### Text shown
● ● ●

I believe that Seattle-Tacoma is Salem's biggest market as far as number of
stations goes. Salem owns powerhouse KGNW 820 (great signal), KKOL 1300,
KKMO 1360 (Tacoma), a station on 1590 (I can't remember the calls; there
have been so many over the years), and an ex-band station that may or may
not yet be on the air. Salem holds CPs to increase the power of at least
KKOL, but I think also one of the others. (This is tied in with land takings
by the Port of Seattle and has turned into a l-o-o-n-g drawn-out affair. I
believe that KKOL is currently operating with temporary facilities.) I doubt
that Salem's most lucrative format--preaching and teaching--can support so
many signals. But Salem does run other formats on its properties elsewhere
and probably also does so in Seattle-Tacoma. Salem has an ultra-right-wing
talk network that Ollie North used to anchor, and a news network that keeps
changing its name to try to get away from the image of a religious-based
service. (Replacing some of the religious "news" content would probably help
more.) Salem usually stays away from praise-and-worship music and
contemporary Christian music, because those formats tend to steal listeners
from the preaching and teaching. When the listeners gravitate to other
signals, the preachers don't get such great responses from their appeals for
money. And when the preachers can't bring in the bucks, they can't afford to
buy the time--at least not at the premium rates that Salem's stations
usually command.

If you recall, Salem used to have two Boston properties, WEZE 590 and what
had been WEZE on 1260 before Salem's purchase of 590. Salem sold 1260 to
Radio Disney's stalking horse, Hibernia, apparently because the offer was
good and 1260 became an underperforming property once most of the
programming moved to 590. I could see Salem in play for WROL, but there will
be other bidders. Salem has been known to pay top dollar, but they know what
a station is worth to them, and they don't often overpay. As for a Spanish
religious station, I suspect that that would be WKOX. I doubt that, under
Salem ownership, the station would continue programming in Spanish. I don't
think Salem owns any foreign-language stations or religious stations with a
non-Protestant orientation. (Both Mssrs Atsinger and Epperson are alumni of
Bob Jones University, and you may remember from "W" Bush's visit there
earlier this year what the Jones folks think about Catholics.)  However, if
Salem is again interested in WKOX (they wanted it before they bought 590),
the idea might well involve buying WESX and taking it dark to permit a move
of WKOX's TX to WEZE's Wellington circle site, where it would become a major
Boston signal--albeit with some pretty severe nighttime coverage problems in
the western suburbs.

● ● ●

### Exercise
Decide whether each statement agrees with the text about Salem's radio stations, answering yes or no and quoting the deciding words: (a) Salem sold its Boston station on 1260 to Hibernia. (b) Salem usually programs contemporary Christian music. (c) KKOL is said to be operating with permanent facilities.

### Dataset rows
● ● ●

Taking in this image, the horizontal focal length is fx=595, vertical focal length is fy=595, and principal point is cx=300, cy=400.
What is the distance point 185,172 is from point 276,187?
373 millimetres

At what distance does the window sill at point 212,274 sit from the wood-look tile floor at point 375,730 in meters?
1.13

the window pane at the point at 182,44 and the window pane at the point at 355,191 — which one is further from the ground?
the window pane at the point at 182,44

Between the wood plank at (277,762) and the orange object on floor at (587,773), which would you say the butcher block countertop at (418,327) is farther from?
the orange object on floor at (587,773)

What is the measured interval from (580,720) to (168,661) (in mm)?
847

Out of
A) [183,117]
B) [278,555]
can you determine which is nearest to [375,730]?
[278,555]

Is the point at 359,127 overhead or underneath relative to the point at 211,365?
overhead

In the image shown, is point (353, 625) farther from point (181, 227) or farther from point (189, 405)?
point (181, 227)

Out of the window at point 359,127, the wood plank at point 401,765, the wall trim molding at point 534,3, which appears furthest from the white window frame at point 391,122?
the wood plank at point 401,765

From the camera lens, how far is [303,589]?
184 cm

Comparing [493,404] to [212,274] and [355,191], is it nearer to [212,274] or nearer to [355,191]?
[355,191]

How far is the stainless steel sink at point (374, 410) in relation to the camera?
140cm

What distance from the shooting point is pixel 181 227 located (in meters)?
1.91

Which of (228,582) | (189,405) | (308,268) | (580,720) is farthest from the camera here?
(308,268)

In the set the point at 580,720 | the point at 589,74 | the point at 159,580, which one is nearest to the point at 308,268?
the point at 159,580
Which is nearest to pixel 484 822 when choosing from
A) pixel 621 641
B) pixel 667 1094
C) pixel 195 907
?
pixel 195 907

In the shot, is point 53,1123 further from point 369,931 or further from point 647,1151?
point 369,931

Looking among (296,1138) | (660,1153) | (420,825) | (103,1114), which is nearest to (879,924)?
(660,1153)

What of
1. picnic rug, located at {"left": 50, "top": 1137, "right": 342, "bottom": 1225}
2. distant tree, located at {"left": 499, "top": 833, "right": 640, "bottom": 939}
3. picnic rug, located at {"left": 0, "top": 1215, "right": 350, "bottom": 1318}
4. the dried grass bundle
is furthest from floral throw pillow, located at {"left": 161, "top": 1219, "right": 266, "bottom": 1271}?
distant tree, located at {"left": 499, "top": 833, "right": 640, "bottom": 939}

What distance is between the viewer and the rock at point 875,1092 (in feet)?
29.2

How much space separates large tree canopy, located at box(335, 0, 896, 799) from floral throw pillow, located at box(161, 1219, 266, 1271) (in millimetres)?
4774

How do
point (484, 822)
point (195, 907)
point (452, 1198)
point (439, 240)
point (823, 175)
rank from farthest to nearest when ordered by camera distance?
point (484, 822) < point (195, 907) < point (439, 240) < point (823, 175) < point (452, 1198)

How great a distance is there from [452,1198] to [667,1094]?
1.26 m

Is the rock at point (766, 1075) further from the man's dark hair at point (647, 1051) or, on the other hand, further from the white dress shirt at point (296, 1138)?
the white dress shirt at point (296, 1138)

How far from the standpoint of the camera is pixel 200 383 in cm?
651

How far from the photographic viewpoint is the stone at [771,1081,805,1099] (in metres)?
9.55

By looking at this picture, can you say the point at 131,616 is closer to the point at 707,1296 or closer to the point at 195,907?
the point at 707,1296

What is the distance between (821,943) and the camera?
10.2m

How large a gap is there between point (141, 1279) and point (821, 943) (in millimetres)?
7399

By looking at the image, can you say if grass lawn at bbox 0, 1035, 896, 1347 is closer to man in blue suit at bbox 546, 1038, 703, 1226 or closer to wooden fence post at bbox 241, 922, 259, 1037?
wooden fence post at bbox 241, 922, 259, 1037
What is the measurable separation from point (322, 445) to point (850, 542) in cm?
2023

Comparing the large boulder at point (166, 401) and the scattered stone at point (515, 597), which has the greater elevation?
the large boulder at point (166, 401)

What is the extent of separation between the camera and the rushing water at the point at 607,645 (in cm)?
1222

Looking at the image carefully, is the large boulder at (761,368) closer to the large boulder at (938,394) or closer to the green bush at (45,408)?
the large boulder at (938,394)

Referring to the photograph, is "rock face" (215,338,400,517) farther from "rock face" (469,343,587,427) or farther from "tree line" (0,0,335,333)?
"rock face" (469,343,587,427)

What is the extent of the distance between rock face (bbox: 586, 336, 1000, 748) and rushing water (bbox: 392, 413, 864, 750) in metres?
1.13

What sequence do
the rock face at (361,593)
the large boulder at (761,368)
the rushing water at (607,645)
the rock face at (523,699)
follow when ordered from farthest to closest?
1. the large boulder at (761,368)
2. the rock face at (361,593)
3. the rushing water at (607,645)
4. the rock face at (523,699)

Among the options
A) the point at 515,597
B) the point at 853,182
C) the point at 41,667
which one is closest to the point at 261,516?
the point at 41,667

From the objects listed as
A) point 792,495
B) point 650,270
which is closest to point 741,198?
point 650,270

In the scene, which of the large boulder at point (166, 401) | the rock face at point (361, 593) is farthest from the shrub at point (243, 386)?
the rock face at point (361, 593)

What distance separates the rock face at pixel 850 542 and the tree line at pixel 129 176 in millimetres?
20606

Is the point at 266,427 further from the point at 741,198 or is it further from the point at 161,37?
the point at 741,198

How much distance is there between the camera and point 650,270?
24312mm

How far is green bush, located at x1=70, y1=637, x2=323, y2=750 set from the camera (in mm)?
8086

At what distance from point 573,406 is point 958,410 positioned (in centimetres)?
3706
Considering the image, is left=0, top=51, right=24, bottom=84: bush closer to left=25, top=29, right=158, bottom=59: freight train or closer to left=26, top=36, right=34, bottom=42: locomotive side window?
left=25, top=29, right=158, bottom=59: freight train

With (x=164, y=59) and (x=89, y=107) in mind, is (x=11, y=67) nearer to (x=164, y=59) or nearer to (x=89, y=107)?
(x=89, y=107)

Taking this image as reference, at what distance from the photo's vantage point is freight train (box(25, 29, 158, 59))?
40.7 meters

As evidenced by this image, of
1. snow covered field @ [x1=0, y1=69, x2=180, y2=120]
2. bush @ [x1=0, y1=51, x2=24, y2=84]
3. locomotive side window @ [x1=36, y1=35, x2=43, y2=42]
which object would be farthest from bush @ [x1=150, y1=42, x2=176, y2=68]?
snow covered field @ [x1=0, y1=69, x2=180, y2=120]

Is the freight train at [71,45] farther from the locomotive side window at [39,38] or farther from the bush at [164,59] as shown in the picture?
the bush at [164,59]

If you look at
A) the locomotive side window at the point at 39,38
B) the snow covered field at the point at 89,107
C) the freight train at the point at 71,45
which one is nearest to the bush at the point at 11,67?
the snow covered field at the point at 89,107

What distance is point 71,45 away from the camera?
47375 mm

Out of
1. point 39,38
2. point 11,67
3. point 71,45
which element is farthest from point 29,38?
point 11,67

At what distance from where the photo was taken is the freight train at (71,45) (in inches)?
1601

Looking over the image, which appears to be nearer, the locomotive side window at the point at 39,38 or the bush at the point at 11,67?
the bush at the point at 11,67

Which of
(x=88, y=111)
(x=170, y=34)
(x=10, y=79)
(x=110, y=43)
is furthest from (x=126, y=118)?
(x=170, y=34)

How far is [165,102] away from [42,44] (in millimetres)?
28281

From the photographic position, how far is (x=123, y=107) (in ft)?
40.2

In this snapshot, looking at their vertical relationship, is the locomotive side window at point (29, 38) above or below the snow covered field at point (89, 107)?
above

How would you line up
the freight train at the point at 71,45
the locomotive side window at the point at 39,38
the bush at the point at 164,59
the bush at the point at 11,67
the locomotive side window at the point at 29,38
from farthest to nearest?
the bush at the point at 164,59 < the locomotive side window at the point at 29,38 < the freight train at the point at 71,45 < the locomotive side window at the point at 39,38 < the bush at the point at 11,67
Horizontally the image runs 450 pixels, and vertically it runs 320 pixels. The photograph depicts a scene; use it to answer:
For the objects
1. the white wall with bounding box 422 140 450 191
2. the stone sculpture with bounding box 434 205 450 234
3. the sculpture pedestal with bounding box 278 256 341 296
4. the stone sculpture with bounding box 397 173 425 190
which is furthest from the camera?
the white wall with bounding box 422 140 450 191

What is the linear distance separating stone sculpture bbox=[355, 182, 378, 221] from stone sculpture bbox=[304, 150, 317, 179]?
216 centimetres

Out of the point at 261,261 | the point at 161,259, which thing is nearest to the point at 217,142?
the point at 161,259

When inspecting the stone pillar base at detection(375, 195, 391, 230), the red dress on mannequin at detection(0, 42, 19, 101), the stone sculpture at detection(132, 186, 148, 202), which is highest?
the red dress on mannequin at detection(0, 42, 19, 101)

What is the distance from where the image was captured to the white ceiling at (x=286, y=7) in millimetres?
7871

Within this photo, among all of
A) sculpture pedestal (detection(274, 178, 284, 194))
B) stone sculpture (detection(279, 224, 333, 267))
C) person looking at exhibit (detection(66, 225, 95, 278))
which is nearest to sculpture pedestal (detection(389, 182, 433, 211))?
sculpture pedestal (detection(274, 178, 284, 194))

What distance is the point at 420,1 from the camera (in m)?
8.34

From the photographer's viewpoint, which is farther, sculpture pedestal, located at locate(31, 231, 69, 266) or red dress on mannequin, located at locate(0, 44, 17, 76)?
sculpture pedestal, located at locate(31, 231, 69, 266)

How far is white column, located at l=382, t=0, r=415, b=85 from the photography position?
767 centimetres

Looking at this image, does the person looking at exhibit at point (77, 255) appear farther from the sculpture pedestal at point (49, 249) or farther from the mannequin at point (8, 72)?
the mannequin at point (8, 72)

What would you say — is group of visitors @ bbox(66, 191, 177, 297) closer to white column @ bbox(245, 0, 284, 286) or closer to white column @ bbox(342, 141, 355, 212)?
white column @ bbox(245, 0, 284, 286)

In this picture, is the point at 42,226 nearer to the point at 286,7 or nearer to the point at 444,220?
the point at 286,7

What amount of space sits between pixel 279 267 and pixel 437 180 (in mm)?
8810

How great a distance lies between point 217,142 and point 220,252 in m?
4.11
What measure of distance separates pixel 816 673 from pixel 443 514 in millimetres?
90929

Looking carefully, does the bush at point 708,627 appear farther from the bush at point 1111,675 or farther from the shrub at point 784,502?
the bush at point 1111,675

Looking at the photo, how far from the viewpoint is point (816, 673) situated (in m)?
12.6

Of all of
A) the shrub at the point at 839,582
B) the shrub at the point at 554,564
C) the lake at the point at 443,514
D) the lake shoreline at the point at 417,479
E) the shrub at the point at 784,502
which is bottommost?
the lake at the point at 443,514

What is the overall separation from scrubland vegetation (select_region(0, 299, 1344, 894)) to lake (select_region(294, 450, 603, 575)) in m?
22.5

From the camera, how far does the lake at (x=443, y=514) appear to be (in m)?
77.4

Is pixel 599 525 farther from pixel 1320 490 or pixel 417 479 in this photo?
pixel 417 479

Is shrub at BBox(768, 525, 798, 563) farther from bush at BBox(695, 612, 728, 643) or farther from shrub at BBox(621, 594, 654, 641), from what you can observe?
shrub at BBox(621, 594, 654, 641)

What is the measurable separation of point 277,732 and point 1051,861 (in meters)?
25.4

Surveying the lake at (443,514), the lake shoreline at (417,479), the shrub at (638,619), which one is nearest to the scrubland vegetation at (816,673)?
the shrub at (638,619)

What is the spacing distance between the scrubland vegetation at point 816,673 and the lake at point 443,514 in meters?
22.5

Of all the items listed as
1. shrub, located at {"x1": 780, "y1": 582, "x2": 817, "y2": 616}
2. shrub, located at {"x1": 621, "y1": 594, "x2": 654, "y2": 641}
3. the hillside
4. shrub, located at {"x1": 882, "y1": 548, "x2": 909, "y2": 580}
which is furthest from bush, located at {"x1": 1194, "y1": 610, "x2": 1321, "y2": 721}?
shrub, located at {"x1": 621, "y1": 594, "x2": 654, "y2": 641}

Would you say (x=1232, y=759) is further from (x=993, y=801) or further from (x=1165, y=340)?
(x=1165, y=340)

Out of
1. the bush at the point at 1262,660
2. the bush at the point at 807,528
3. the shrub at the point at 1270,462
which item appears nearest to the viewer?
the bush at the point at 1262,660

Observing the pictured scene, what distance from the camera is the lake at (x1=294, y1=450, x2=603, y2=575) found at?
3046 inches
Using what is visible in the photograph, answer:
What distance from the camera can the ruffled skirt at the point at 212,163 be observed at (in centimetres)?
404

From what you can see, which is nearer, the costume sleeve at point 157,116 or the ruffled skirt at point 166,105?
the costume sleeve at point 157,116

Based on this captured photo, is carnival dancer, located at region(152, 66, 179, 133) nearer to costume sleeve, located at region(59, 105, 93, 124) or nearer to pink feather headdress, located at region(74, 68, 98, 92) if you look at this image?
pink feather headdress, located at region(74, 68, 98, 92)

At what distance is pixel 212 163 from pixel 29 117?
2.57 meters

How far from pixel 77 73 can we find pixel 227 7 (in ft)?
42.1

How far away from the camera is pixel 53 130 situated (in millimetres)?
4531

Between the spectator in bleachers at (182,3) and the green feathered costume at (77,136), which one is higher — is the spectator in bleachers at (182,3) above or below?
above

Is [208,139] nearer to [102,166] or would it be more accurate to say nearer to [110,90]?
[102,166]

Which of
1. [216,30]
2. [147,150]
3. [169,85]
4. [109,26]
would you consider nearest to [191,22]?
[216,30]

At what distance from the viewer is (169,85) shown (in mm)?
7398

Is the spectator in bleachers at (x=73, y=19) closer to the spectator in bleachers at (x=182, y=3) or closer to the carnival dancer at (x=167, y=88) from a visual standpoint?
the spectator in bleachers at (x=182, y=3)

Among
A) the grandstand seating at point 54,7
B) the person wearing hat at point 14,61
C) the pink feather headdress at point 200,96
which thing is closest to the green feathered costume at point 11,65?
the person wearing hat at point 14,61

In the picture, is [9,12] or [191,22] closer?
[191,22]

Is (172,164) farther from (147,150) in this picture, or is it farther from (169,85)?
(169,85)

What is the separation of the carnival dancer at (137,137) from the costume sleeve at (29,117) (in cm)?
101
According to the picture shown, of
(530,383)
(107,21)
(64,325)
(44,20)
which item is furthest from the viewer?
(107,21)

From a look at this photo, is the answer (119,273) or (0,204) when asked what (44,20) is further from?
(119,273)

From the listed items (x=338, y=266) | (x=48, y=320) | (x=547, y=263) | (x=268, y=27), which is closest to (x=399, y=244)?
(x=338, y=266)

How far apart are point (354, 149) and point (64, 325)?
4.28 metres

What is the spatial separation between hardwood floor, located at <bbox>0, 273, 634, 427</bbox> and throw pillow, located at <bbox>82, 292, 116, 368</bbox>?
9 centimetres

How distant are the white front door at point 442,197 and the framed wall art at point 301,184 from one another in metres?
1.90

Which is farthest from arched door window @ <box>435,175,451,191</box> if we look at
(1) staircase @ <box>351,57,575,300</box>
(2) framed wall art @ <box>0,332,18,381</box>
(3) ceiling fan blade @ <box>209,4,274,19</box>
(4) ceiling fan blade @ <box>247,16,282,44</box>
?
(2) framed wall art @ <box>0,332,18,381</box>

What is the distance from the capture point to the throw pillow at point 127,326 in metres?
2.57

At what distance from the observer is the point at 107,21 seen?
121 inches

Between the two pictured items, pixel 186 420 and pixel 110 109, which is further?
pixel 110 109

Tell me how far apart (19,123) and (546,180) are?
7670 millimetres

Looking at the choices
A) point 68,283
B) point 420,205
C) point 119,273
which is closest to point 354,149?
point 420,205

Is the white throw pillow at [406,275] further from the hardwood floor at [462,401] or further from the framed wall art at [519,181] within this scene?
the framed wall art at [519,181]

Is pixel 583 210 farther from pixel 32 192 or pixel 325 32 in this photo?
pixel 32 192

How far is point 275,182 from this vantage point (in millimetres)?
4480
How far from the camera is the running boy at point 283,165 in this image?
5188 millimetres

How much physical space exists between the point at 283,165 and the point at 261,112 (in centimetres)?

● ● ●

### Result of this exercise
(a) Yes: "Salem sold 1260 to Radio Disney's stalking horse, Hibernia"
(b) No: "Salem usually stays away from praise-and-worship music and contemporary Christian music"
(c) No: "I believe that KKOL is currently operating with temporary facilities."